**EXERCISE BRIEF**
Leaving out all pictures, copy the lines below exactly, from the line with "Jaan's mom on Rahul's nepotism remark" to the last line, both ends included.

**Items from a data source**
* * * *

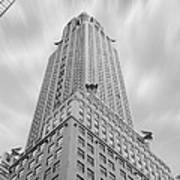 The Chrysler Building Poster by Mike McGlothlen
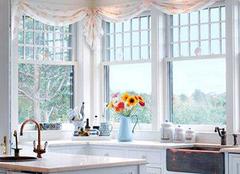 厨房窗帘你会怎么选购 这三点你做到了吗
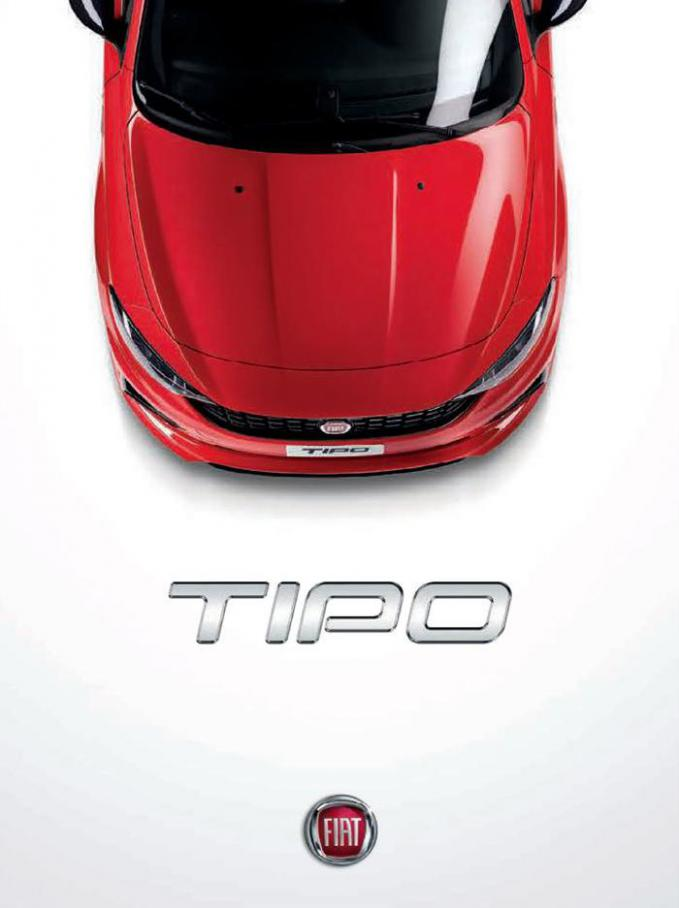 Fiat Tipo . Fiat (2021-12-31-2021-12-31)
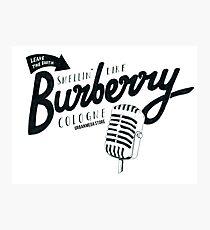 Art Burberry Photographic Print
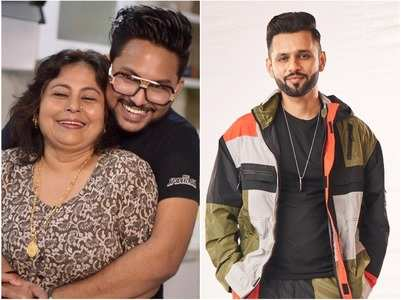 Jaan's mom on Rahul's nepotism remark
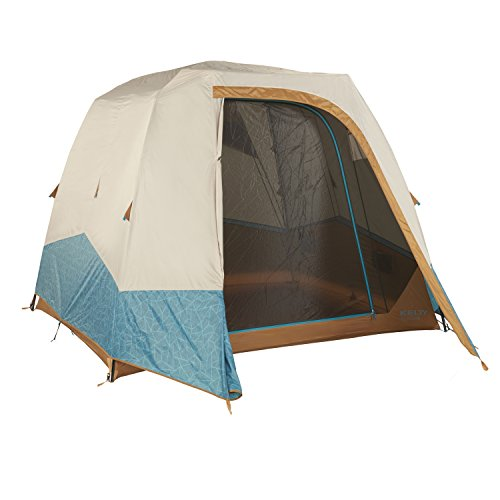 Kelty Sequoia 4 and 6 Person Camping Tents, Deep Teal/Canyon Brown, 4 Person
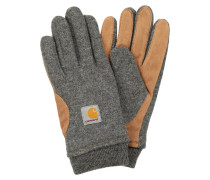 FOSTER Fingerhandschuh dark grey heather/hamilton brown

* * * *

**ANSWER TO THIS PROBLEM**
 Jaan's mom on Rahul's nepotism remark
 Kelty Sequoia 4 and 6 Person Camping Tents, Deep Teal/Canyon Brown, 4 Person
 FOSTER Fingerhandschuh dark grey heather/hamilton brown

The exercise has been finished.